Copy out the part of the items that opens with the line containing "What is the distance between" and runs through the last of the items, changing "camera" to "viewer" everywhere it occurs and leaving everything else as it is.

— start —

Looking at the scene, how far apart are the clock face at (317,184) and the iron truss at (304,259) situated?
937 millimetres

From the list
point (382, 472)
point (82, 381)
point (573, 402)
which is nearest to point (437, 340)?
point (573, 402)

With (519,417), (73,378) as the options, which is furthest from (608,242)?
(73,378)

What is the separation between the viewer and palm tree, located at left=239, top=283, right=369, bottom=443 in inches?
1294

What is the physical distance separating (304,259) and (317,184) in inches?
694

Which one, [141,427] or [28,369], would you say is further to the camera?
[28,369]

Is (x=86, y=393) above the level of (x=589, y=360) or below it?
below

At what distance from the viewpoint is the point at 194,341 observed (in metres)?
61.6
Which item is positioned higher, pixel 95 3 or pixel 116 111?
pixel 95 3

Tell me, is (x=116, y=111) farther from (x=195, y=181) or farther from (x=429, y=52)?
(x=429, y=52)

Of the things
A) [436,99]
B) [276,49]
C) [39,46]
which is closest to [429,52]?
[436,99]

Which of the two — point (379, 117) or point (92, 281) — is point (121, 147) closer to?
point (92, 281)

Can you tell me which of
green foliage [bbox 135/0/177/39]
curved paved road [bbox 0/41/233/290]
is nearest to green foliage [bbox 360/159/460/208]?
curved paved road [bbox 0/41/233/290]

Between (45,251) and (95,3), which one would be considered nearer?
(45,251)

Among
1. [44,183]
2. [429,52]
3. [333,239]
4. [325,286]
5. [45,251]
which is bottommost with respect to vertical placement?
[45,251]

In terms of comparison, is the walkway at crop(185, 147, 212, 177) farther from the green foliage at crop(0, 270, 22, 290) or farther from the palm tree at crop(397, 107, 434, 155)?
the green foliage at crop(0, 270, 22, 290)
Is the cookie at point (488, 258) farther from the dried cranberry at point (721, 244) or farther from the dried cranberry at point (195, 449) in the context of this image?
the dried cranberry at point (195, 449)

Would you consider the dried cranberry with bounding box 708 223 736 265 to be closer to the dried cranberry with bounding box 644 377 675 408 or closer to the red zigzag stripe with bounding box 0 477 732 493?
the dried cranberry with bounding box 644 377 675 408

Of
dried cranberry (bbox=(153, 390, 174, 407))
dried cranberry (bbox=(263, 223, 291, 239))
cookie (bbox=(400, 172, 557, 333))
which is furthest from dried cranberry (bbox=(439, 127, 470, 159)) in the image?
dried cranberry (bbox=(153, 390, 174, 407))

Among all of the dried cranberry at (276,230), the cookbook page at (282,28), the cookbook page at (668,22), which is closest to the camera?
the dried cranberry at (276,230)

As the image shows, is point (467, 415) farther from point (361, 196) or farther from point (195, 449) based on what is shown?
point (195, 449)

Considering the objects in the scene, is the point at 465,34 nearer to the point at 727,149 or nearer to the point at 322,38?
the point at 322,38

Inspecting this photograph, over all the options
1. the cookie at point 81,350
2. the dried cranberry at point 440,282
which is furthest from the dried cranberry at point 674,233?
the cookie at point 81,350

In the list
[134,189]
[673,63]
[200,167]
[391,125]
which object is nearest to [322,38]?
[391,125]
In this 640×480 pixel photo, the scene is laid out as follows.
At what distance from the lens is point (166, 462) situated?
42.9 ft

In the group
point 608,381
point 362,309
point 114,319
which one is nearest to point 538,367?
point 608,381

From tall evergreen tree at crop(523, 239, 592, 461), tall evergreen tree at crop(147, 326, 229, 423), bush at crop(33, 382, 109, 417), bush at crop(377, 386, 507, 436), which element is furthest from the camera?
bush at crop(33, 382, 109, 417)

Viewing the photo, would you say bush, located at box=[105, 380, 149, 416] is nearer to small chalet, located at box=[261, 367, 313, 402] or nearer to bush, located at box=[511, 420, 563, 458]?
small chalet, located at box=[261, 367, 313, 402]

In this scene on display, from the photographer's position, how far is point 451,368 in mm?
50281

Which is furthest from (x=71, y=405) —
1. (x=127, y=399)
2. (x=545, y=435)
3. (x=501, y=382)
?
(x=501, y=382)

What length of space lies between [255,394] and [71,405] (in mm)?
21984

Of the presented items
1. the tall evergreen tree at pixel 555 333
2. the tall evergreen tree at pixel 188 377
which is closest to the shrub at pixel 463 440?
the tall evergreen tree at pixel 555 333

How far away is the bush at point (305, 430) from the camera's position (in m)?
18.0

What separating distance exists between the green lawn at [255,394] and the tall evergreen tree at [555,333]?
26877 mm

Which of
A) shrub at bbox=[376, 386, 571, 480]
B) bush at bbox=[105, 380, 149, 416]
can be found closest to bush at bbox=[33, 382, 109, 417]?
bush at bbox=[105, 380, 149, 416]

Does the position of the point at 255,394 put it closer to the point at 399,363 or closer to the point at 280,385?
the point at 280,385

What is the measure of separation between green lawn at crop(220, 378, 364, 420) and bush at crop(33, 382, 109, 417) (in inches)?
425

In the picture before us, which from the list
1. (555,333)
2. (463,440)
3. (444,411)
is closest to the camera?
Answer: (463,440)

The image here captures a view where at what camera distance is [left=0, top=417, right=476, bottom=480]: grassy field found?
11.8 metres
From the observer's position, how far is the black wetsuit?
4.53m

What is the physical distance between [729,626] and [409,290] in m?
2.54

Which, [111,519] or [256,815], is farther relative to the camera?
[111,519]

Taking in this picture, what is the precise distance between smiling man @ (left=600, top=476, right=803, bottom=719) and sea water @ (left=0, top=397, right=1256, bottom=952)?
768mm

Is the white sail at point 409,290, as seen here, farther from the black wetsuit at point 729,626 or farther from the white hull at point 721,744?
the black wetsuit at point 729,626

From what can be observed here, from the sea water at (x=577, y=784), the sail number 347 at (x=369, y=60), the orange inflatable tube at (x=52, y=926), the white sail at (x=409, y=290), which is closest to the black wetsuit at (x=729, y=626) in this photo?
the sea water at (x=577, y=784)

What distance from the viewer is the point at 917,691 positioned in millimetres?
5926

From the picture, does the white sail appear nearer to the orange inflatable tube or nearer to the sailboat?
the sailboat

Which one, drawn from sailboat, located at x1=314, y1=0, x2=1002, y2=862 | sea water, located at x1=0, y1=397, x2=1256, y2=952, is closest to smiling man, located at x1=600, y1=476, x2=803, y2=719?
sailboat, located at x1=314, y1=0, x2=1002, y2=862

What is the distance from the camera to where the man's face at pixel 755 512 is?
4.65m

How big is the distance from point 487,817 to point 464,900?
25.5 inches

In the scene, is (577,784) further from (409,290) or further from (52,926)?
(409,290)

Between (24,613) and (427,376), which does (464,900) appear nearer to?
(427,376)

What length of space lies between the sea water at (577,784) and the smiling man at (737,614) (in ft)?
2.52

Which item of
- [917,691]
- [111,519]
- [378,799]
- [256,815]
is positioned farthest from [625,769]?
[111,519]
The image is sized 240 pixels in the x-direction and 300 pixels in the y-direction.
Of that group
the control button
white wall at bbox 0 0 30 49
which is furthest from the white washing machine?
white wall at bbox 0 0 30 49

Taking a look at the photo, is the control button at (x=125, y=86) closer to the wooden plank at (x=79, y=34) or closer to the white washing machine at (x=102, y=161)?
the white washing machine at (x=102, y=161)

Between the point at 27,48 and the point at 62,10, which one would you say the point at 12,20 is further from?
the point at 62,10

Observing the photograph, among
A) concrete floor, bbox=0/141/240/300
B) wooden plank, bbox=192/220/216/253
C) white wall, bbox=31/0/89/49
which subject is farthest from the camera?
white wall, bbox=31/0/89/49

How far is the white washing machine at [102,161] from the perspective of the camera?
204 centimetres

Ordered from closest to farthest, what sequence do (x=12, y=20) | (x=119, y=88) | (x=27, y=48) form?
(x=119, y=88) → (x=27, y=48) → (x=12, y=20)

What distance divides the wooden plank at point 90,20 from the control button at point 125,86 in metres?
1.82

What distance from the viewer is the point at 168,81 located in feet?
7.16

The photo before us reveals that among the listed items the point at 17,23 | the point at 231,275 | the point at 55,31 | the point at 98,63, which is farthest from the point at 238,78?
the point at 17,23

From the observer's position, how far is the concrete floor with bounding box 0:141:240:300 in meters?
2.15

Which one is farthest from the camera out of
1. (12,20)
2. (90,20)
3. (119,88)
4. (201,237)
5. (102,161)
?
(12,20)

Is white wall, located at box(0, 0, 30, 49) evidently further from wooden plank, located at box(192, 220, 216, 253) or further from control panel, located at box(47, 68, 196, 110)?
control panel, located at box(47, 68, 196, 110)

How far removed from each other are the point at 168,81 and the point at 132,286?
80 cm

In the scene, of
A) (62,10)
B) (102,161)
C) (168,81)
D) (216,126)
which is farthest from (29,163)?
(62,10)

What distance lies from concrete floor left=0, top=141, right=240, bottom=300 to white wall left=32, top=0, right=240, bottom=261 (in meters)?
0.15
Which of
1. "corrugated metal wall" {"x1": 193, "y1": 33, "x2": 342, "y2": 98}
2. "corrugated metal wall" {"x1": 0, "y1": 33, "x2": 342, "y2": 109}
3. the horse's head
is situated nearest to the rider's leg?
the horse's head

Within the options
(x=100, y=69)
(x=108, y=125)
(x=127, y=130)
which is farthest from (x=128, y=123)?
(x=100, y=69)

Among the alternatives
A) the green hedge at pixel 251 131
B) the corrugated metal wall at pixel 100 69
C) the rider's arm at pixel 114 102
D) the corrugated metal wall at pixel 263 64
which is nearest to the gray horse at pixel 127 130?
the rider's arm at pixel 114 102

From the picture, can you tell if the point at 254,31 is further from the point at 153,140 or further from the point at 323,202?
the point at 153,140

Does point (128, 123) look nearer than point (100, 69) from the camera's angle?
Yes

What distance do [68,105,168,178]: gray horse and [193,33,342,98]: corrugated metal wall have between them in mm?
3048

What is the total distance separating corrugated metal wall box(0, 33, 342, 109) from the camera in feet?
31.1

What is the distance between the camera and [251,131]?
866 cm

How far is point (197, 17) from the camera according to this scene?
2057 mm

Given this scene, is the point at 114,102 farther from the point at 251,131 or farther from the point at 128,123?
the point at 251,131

— end —

SOLUTION:
What is the distance between the viewer and [251,131]?
866 cm

How far is point (197, 17) from the viewer according to this scene?
2057 mm

Given this scene, is the point at 114,102 farther from the point at 251,131 or farther from the point at 128,123?
the point at 251,131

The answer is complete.